On the Holmes-Rahe stress scale, the loss of a spouse is the #1 stressor, loss of a close family member #5, and the loss of a close friend #17. Though every job has challenges and stress, the loss of one's job is #8 of the 43 H-R life stress factors. If you take any one of the prior four life events and add any combination of the eighteen indirectly related factors in the list; it is easy to understand why many are suddenly experiencing an extraordinary amount of stress!

"PITTSBURGH (KDKA) – COVID Anger, It is a very real thing, and it’s growing. You can hear it in people’s voices and see it in a lack of patience.“We are dealing with extra levels and layers of stress than we’ve ever had to deal with ever before and on a very large scale,” says James Shamlin, LCSW Cranberry Psychological Center. “We’re dealing with more fear and holding onto more stress day today I think allowing us to be a little shorter on sleep and not able to use our coping mechanisms and stress reductions kind of strategies and holding onto our fears of the future.”

Maslow's Hierarchy of Needs

No one chose the current pandemic, and as has been said; it chose us. In doing so, it took away some life's choices from us, AND added some we would never normally have to make, plus placed others undeservedly upon us; forcing us to make sudden adjustments and changes to our lives; pushing us immediately into high stress situations. It has placed individuals and their friends, and their family at great risk. Our usual support network is disrupted. We have to go back and manage our most basic physiological needs, represented as pictured in Maslow's Hierarchy of Needs. A job loss prevents us from providing for basics like food on the table, to pay bills, risk losing our home or be evicted. Those are probable reasons why we see from some, strong reactions against any controls on their life to control the spread. There are no Rx or over-the-counter remedies. Until there are proven medicinal &/or pharmaceutical solutions; the only preventative and remedial ones are masks, distancing, personal hygiene, hospitalization, and Zoom; with the latter not at all a solution for the majority.
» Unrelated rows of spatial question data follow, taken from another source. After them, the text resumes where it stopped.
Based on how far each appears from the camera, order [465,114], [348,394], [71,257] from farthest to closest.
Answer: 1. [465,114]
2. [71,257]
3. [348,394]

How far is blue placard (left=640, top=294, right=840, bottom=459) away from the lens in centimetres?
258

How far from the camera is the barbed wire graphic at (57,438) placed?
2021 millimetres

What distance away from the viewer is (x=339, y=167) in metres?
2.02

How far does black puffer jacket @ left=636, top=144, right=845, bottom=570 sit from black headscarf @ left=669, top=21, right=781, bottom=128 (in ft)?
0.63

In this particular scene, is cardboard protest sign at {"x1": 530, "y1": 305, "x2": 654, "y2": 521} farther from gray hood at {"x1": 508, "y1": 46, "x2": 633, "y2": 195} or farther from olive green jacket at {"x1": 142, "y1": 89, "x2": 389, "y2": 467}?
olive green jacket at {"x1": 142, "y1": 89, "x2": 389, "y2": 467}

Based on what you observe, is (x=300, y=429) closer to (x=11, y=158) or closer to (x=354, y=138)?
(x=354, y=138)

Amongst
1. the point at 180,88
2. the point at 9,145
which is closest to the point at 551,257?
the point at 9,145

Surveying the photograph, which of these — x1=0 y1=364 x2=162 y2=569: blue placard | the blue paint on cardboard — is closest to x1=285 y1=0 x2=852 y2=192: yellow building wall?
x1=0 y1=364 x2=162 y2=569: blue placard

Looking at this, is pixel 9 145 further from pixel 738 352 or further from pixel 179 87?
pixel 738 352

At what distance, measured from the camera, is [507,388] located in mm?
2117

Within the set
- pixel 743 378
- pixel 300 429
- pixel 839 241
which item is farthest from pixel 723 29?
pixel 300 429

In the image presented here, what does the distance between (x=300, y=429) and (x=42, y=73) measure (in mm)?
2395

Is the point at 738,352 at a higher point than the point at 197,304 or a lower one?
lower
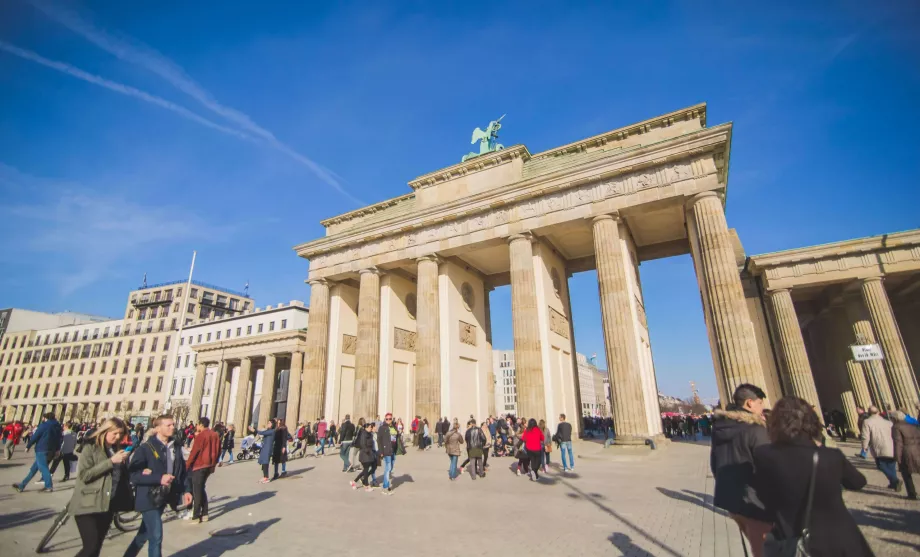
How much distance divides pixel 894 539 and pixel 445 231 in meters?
20.8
We will be frustrated with the uncertainty of, the lack of information about, and our ability to cope with COVID over the next couple of years. The current societal solutions imposed upon us were not organic, hence they feel unnatural and in turn seem more stressful. The controls are not the new way, they are only a temporary way, a workaround to safely walk the path to the future. We can choose how to best react to the crisis we are in, even if we lost someone close to us. Although COVID has caused the loss of life, can be life-threatening, or create lifelong health problems for others; its presence and our need to distance from it are thankfully not permanent. For the good of us all, we can manage thru it; just as generations before us lived thru catastrophes, poverty, plagues, pandemics, wars, and rumors of wars; that were much longer than anyone thought they would be at the time.

Is wishing to go back to 'normal' or looking for a 'new normal' paradoxical? Does going back to normal or desperately seeking a new normal, give us a sense of false hope? In some events where we passed a tipping point, such as the loss of a loved one; there is no path to go back to normal. There is only the long walk through Shock, Anger, Denial, Guilt, Grievance, and Acceptance. We may have reached a world-wide tipping point with this particular airborne virus, that has dramatically and permanently impacted the way we all live on earth.

(C) RPetti 09192020

Why do we yearn for normal? Why when things are normal, it starts to 'get old'? Then we wish to quickly get to a new normal, and the cycle repeats. We seem to be on a constant search for another new scenario; hoping someday to get to nirvana or paradise. Why is it when we get over the rainbow; for some reason we then wish to get back home. As many have discovered, home or normal, isn't a place; it is where your heart is and where your spirit lives!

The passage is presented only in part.